Through the years, Broesamle’s favorite story involved a conservative faculty member who often was asked by the administration to monitor student protests during the Vietnam War years. Caught one day in such a protest and unable to find his identification card, Prof. Charles Mudd was arrested by police and ended up spending till 1 a.m. the next day in jail.

As recited in Broesamle’s book, the campus’ origins actually date to college classes that began in September, 1955, in 10 leased classrooms at San Fernando High School. On Jan. 4, 1956, Gov. Goodwin Knight and Los Angeles Mayor Norris Poulson led the groundbreaking at the original 165-acre Northridge site purchased for about $6,000 an acre.
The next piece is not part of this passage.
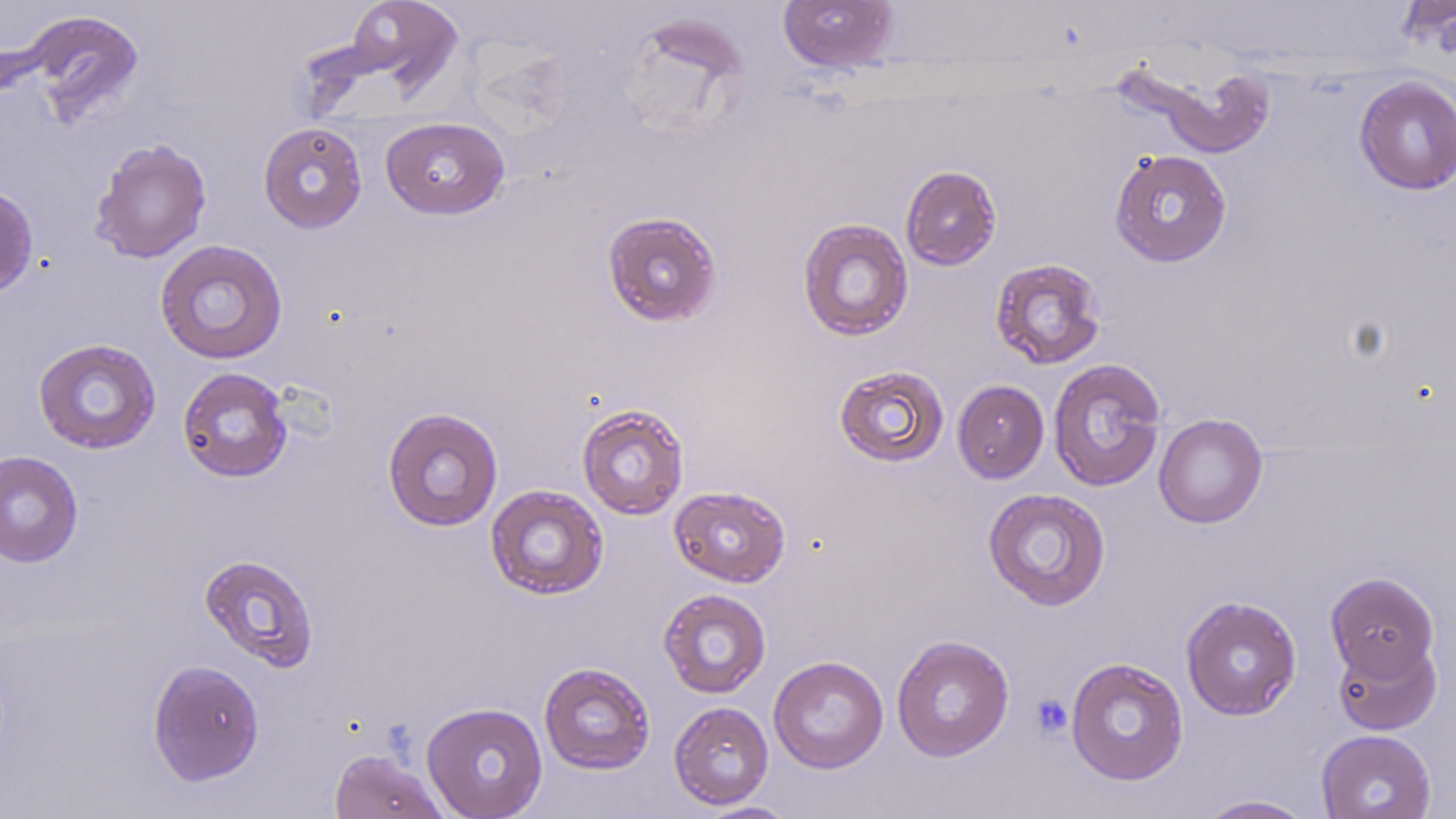
Approximate bounding boxes as (x1, y1, x2, y2) in pixels. Uninfected red blood cell locations: (345, 0, 463, 96), (777, 0, 899, 74), (24, 10, 145, 125), (1130, 61, 1277, 158), (1354, 75, 1456, 195), (380, 116, 509, 219), (258, 121, 368, 233), (90, 137, 212, 264), (1109, 149, 1232, 267), (900, 165, 1002, 271), (0, 184, 38, 298), (602, 209, 723, 327), (797, 217, 914, 341), (155, 239, 288, 365), (989, 258, 1107, 370), (32, 338, 162, 454), (1048, 358, 1166, 493), (833, 364, 950, 468), (177, 366, 293, 483), (952, 380, 1049, 483), (577, 403, 690, 520), (382, 406, 504, 532), (1154, 413, 1268, 528), (0, 450, 83, 568), (485, 485, 608, 600), (669, 485, 791, 587), (982, 487, 1111, 611), (198, 553, 320, 672), (1325, 571, 1439, 682), (658, 588, 771, 698), (1181, 595, 1302, 720), (890, 634, 1015, 762), (1332, 636, 1441, 735), (768, 655, 889, 774), (1065, 657, 1188, 786), (147, 660, 265, 786), (539, 662, 656, 775), (422, 701, 548, 819), (669, 701, 774, 809), (1316, 729, 1436, 819), (328, 748, 450, 819), (1196, 794, 1317, 818), (693, 801, 800, 818). Platelet locations: (1030, 694, 1073, 739). Slide-level diagnosis: negative for blood parasites. Single field of view. Optical microscopy. 1000x magnification. May-Grünwald-Giemsa-stained preparation. Thin blood smear. Image is 1456×819 pixels.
Classes there began Sept. 24, 1956, with about 40 teachers and 1,475 students at what was then known as the San Fernando Valley campus of Los Angeles State College. Enrollment grew rapidly, and as a result of state legislation, the campus became a separate entity with the name of San Fernando Valley State College on July 1, 1958.

The campus expanded to include Devonshire Downs in the late 1960s. And on June 1, 1972, as the result of another state law, it acquired its current name of California State University, Northridge.

Today, the campus encompasses about 353 acres and has more than 27,000 students, one of the largest enrollments in the 20-campus Cal State university system.